Manual check: Open `src/gateway/ui/pages/dashboard.js` and verify it:
- Calls `client.call('system.metrics')`
- Calls `client.call('system.events')`
- Calls `client.call('system.activeRequests')`
- Has 3-second and 10-second refresh timers
- Has `teardown()` that cleans up both timers
</verify>
<done>
Dashboard page shows five sections: core counters, model performance table, event stream, active requests, and channels.
Counters and events refresh every 3 seconds.
Health and channels refresh every 10 seconds.
Event stream auto-scrolls and is color-coded by level.
Active requests section shows in-flight requests or "no active requests" message.
All existing stat-card and table CSS reused; new event-stream CSS added.
</done>
</task>
<task type="checkpoint:human-verify" gate="blocking">
<name>Task 2: Verify live dashboard in browser</name>
<files>src/gateway/ui/pages/dashboard.js</files>
<action>
Human verification of the live dashboard.
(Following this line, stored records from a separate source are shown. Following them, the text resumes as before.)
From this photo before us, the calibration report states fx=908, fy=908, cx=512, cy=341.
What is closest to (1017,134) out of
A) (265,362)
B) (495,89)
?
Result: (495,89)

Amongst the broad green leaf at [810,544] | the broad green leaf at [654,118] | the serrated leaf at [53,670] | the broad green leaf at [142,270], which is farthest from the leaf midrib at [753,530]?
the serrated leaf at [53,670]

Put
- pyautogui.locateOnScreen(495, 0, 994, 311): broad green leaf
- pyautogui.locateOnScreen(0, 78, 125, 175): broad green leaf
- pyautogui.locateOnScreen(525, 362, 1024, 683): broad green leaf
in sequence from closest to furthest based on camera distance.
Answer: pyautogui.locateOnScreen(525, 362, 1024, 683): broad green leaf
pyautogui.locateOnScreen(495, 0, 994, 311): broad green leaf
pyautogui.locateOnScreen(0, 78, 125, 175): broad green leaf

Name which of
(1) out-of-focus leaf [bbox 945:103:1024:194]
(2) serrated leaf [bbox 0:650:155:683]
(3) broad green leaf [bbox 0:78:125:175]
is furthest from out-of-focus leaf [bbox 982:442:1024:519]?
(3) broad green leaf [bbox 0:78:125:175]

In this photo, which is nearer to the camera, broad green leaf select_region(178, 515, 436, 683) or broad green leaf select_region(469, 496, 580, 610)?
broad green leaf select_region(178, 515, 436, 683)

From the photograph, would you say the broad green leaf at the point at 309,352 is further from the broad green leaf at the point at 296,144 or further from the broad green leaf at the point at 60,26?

What was built:
- Live ops dashboard with real-time metrics, event stream, model performance table, active request tracking, and HTTP /health endpoint
- Extended the existing vanilla JS dashboard (no framework replacement)
Steps to verify:
1. Start Flynn: `pnpm dev`
2. Open the dashboard in a browser (default: http://localhost:3100 or configured port)
3. Verify the dashboard shows:
- Core counters row: Messages Processed, Active Sessions, Queue Depth, Uptime, Active Requests, Errors
- Model Performance section: table of recent model calls (may be empty if no messages sent yet)
- Event Stream section: scrollable log (may show startup events)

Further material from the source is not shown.